To: Hank Scorpio who wrote (2248)2/25/2021 3:44:57 PM
From: THornsby1 Recommendation

Recommended By
Thehammer

  Read Replies (1) | Respond to of 2591
 
> I have in the past rolled positions too. The reason I am not doing so here is simply because on a roll you usually give up some premium to accomplish the roll. If I were to simply take the stock, I am immediately writing the same premium next week. Just in a call.

Rolling is a loss aversion strategy for when a naked option has moved against you.

It should be done before the option gets mildly ITM otherwise as the underlying drops, the intrinsic increases (a higher delta loss for you) and the amount of premium that you might get for a roll diminishes. In addition, if you allow assignment, because your underlying is now well ITM, the amount of premium that you get for the covered call could be greatly reduced. You lose either way by waiting too long.

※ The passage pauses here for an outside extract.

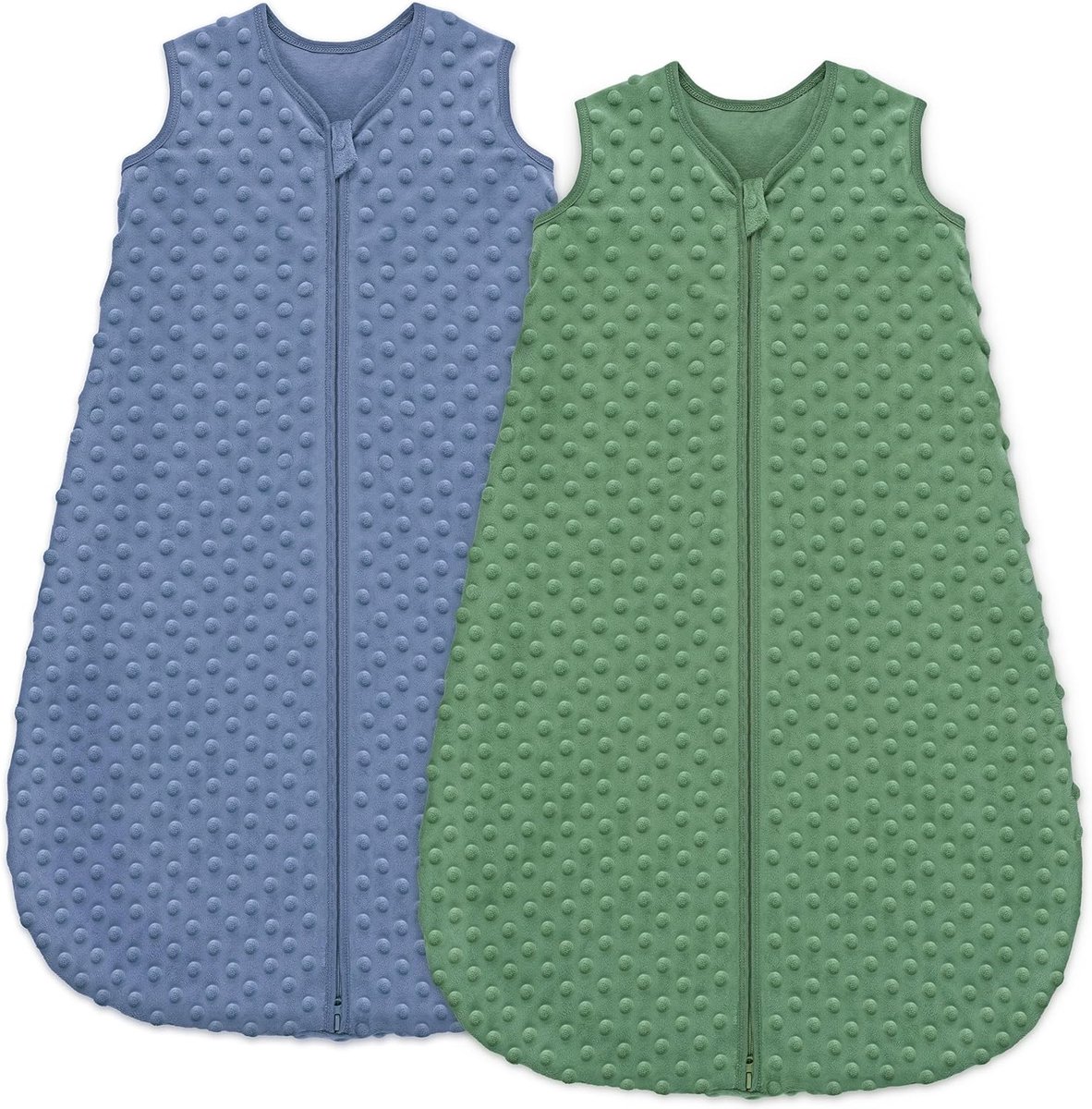 Fleece Baby Slaapzak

IMO, a good rule is to sell premium to avoid intrinsic value. As long as the underlying hasn't gapped big time, you can often roll to a lower short strike for a later week or so for a credit. It may be a smaller credit than than the initial credit but in return you've gained more margin for error (distance down to the short strike) for a position that went wrong.

Here's an extreme example. Last year I was chatting with someone relatively new to short writing who was convinced that he could roll naked put risk away. He did but only through the good grace of market cooperation. With TSLA in the high $800's, he sold the one week $800 naked put (I don't recall how many). As it dropped through each short strike, he rolled down and out in time for a credit (let's say a strike $50 lower). With only 8 weekly expirations, at some point he had to use monthlies and then, the only way that he could get a credit was to roll out horizontally. So he's taking in 5-10 points of credit while losing 50 points of intrinsic. TSLA bottomed out near $350 and by then, his expiration was 15 months out. Let's say that he was net down $200 at that point. Huge loss but it could have been a lot worse had he not proactively defended. If TSLA had continued dropping, he might have run out of expirations to roll to.

Contrast that to doing nothing and waiting for assignment. In late Feb 2020, TSLA dropped from $800 to $680 in 2 days and pretend that $680 was expiration. What call strike could he then sell for break even?

To put that in today's context, suppose TSLA was $900+ and you sold a you sold a one week $860 put $15. A week later it's $740 (pretend that today is expiration). Where's a covered call's break even? $840 strike next week ($5 premium)? $835 the following week ($10 premium)? $825 the following week ($18 premium)? $795 two months out ($40 premium)?

Nice premium but TSLA is going to drop another 300+ points. Not a good situation to be in.

So AFAIC, rolling down and out stems the losses far better than accepting the losses.

As for this chap, he lucked out as TSLA rallied 300+ points in the next month and he got to break even. After it all, he said that he learned an inexpensive lesson.